The Graves are Walking: The Great Famine and the Saga of the Irish People
by John Kelly

The Great Irish Potato Famine was one of the major disasters of the nineteenth century. The author has done extensive research and has captured the sense of horror of the times with a novelist's eye. This is a compelling history that opens up the question of responsibility as well as the great sadness of Ireland's past. It is easy to visit Ireland today and forget about this tragic period of her history. The Graves are Walking will not allow us to forget.

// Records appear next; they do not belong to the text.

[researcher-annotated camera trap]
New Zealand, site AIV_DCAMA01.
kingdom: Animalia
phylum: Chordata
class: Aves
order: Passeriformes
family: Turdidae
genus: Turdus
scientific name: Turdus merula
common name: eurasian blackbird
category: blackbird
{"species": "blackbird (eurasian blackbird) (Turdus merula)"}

The Graves are Walking is a history of the famine vividly narrated by a master story teller.” Dublin Review of Books

“Magisterial … Kelly brings the horror vividly and importantly back to life with his meticulous research and muscular writing. The result is terrifying, edifying and empathetic." USA Today

“Late on a September afternoon in 1845, when the sky was low and the wind close, a horseman with a rooster’s plume of red hair and an indefinable air of Englishness about him stood on a road in Donegal, surveying the empty landscape. Near Lough Derg, the rider had passed two dirty peasant children selling ‘rudely carved wooden crucifixes’ and a peeling window poster proclaiming ‘the Sacred beauty of Jesus,’ and near Ballyshannon, a knot of half clad, shoeless peasant women lifting panniers of turf onto the back of an ancient ass. Then, the wind died, the ubiquitous castle ruins--palimpsests of conquest and loss—vanished from the landscape and the rider passed from human to geological time.” – The Graves are Walking, Henry Holt and Company, 2012 edition.